### Directions for this task
Copy out all lines in the material below that contain the string "trap".

### Records for this task

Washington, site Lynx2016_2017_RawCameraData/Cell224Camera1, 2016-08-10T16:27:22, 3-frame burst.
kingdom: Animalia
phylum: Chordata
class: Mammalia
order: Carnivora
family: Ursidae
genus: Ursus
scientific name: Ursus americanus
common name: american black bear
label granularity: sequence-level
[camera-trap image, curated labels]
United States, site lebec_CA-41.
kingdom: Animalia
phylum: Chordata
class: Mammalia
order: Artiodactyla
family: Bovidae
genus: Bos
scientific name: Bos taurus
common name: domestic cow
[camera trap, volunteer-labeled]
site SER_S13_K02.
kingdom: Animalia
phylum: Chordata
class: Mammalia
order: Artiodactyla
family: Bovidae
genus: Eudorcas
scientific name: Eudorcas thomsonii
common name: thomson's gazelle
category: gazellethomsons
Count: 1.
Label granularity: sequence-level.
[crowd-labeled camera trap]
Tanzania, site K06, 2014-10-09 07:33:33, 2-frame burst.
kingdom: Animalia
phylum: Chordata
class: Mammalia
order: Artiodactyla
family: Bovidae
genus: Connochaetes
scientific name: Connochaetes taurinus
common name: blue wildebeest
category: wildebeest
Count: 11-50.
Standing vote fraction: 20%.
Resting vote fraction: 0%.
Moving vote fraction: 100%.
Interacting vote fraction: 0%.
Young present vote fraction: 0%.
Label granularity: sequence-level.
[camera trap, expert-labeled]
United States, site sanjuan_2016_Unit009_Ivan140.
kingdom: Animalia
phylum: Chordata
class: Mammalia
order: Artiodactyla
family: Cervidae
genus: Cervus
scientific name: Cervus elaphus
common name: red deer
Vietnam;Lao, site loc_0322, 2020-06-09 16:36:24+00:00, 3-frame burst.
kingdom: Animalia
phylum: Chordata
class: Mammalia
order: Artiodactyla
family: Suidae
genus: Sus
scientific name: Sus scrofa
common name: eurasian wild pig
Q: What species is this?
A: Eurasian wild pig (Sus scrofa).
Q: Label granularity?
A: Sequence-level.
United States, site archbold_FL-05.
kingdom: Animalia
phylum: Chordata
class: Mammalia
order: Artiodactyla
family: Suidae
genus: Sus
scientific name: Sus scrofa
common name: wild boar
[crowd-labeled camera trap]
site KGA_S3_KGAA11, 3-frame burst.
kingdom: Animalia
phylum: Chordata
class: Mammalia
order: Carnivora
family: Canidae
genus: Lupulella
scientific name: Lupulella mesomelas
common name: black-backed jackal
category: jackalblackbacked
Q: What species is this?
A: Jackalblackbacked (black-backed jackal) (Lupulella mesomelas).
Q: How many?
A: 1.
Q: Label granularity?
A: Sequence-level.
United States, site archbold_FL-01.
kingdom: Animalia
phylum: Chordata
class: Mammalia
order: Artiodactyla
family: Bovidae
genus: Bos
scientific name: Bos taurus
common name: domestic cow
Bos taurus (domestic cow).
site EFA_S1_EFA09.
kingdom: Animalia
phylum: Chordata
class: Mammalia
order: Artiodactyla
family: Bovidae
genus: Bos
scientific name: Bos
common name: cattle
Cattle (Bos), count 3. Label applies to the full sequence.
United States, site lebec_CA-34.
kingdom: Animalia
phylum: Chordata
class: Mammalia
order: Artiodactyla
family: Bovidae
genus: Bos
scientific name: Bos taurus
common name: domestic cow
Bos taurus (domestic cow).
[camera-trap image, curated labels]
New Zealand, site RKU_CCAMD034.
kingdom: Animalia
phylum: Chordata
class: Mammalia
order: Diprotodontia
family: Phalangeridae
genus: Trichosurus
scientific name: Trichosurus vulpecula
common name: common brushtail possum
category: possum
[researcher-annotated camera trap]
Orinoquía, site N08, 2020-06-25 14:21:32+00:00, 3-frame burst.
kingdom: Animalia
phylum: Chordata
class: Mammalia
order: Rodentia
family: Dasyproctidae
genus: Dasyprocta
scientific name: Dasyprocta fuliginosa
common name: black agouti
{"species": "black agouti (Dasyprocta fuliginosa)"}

### Answer below
[camera-trap image, curated labels]
[camera trap, volunteer-labeled]
[crowd-labeled camera trap]
[camera trap, expert-labeled]
[crowd-labeled camera trap]
[camera-trap image, curated labels]
[researcher-annotated camera trap]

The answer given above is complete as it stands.